Pope Francis wouldn’t be pigeonholed. Not in Washington. Not in Congress. Not on the floor of the U.S. House of Representatives, the womb of America’s duopoly, where an untrusted and unloved leadership class divides itself into feckless Democrats and feckless Republicans—blues against reds.
No, this man worships a different hue. “Let us remember the Golden Rule,” said the first pontiff to address a joint session of Congress. "Do unto others as you would have them do unto you.”
This Rule points us in a clear direction. Let us treat others with the same passion and compassion with which we want to be treated. Let us seek for others the same possibilities which we seek for ourselves. Let us help others to grow, as we would like to be helped ourselves. In a word, if we want security, let us give security; if we want life, let us give life; if we want opportunities, let us provide opportunities. The yardstick we use for others will be the yardstick which time will use for us.
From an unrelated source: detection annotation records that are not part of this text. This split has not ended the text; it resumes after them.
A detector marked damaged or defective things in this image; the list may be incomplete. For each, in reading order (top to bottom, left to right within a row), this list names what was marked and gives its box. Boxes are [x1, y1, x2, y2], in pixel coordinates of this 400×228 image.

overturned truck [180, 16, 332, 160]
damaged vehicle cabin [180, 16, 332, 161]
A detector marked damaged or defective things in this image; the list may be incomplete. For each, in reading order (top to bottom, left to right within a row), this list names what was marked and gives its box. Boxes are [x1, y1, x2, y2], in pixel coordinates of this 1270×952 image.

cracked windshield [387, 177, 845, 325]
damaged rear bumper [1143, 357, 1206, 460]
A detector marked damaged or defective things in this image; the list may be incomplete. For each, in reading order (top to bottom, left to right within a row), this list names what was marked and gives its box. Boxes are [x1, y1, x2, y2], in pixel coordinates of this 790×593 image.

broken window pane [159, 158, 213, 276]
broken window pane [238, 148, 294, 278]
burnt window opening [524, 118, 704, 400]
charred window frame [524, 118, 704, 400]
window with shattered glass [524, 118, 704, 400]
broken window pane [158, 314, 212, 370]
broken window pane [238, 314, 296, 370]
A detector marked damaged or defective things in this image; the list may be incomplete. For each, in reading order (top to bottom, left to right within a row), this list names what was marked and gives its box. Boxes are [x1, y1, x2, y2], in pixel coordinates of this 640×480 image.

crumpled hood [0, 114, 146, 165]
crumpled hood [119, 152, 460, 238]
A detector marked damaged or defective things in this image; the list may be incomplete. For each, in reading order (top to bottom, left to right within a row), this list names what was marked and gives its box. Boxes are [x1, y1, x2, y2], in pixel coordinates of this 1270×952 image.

The Golden Rule also reminds us of our responsibility to protect and defend human life at every stage of its development.
Republicans took that last line as an affirmation of the Catholic Church’s opposition to abortion—and applauded.
The pope continued: “This conviction has led me, from the beginning of my ministry, to advocate at different levels for the global abolition of the death penalty.”
And now, Democrats cheered.
Like most people, the Jesuit-trained spiritual leader doesn’t fit neatly into the ideological boxes constructed by the two major parties to divide Americans and preserve power. While the pope might lean left on immigration, climate change, and income inequality, he stands to the right of the muted American middle on abortion, same-sex marriage, and religious freedom.